Yesterday, I came across her post Saturday #286 on Scary Mommy (no, I don’t have the book yet but I’m dying to get my hands on it!). In the post, she talks about an article that I, by odd coincidence, read this morning while catching up on the serious stack of Parents magazines that have been building up for months.
I won’t do nearly as nice a job of summarizing the article as Rachel did so, go read her’s and then come back.
Now, my daughter is two-and-a-half. So we’ve spent just 130 Saturdays so far. I still have 810 left. 810 more Saturdays to hold her hand, live in her world, breathe her in. 810 more Saturdays to make thousands of memories.
Except it’s really not 810. Because inevitably, I’ll find myself traveling on some of those Saturdays. As she gets older, she’ll take trips of her own or go on sleepovers. I may have to work. She’ll have to do homework. I’ll get sick. She’ll get sick.
And suddenly I am dropping her off at college and dreading my return to an empty home….
Ok… deep breath.
As Rachel and the article, authored by Dr. Harley Rotbart (author of No Regrets Parenting) point out, the point is not to panic. The point is to realize that we have the time now. We should savor it, enjoy it.
Splurge on those small moments that you might have otherwise ignored.
Last week, I took Baby on a ‘quick trip’ to the grocery store in search of a key ingredient we were missing for dinner.

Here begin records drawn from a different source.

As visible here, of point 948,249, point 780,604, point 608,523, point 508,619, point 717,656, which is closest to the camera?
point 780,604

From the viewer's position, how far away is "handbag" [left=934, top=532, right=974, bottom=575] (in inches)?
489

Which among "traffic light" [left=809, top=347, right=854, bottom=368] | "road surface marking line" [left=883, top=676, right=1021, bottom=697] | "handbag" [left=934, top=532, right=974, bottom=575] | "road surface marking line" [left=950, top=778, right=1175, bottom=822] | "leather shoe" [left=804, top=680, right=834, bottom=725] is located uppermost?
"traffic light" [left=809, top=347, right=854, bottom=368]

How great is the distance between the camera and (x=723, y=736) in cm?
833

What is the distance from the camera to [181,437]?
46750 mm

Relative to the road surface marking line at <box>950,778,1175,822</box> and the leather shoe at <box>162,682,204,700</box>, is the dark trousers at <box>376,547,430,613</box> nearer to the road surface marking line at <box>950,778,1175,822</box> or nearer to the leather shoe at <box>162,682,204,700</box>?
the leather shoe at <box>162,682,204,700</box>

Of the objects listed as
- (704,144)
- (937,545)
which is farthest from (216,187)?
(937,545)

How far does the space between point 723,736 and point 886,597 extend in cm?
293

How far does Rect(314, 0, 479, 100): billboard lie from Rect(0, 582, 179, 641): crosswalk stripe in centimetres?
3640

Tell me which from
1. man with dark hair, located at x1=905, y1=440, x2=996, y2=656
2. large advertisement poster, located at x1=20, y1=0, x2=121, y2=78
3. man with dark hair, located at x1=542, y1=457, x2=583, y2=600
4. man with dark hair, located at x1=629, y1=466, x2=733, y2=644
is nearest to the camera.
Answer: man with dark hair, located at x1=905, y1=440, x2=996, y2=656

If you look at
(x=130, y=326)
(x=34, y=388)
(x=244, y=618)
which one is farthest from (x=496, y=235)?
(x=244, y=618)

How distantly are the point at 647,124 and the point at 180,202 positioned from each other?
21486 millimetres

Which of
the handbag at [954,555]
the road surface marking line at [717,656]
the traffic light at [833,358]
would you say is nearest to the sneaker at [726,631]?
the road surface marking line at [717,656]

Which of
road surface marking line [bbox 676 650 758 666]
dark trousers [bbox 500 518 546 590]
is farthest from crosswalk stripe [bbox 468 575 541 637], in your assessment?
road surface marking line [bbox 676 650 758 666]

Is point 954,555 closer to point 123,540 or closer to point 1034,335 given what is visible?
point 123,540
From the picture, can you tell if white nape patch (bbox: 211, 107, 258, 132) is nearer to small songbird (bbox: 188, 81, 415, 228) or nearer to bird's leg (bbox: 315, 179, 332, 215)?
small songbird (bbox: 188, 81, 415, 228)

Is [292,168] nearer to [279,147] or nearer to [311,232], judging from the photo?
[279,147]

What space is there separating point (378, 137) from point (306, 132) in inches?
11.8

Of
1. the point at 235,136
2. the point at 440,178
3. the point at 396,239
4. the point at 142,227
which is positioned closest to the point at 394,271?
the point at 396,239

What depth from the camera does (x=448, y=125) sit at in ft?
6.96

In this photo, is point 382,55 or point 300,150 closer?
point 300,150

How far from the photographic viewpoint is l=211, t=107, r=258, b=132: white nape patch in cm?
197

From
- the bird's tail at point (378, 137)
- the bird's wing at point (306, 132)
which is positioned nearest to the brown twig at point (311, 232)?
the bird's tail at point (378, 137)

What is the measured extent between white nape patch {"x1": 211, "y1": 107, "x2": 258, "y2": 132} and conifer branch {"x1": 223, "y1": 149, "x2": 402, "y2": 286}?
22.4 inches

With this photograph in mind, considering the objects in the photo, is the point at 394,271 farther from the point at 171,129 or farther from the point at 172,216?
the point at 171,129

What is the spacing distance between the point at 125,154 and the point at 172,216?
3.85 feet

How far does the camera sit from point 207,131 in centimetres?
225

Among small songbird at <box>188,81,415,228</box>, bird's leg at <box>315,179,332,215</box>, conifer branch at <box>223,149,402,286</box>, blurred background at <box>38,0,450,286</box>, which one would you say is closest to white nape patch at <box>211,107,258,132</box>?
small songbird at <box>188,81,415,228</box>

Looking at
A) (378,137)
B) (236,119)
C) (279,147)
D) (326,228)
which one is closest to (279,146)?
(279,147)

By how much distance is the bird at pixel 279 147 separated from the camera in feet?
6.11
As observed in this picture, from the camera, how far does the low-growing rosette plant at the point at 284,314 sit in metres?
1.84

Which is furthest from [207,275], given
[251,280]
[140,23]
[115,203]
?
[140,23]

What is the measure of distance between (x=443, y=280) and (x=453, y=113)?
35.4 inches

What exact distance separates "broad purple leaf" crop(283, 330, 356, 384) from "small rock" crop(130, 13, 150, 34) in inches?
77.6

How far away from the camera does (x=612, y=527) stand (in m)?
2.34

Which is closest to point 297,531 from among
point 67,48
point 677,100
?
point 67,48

It was 5:15. Rush hour at the grocery store. I wanted to get in and out as quickly as possible to keep dinner on schedule.
‘It’s all good!’ I assured myself. ‘Ten minutes, fifteen tops, and we’ll be back.’
Nearly 45 minutes later, we finally arrived back home. I mused to myself that nobody ever told me having a 2-year old means it will take 2 times longer to do things than it used to. And then I rushed to get dinner ready.
Now I’m looking at that errand differently.
From the very start, it was a memory.
Watching her decide which pair of shoes to wear. Which toy to bring with her. Chatting with her in the car on the way over. Listening as she noticed (and narrated) the world around her. Singing ‘Wheels on the Bus’ in the car because we happened to pass a bus. Listening to her debate which bag of rice we should buy. Watching her proudly carry the bag of rice to the register. Feeling her delight when I let her scan the rice herself. Chatting with her all the way home.
It may have taken me double the time. But in that trip, I made double the memories.
And that’s the point. As Dr. Rotbart noted, memories are certainly made during the big events, the big planned trips to the museum or big Sunday brunches. But they are also made when you simply splurge on an ordinary, everyday, ‘quick’ trip to the grocery store.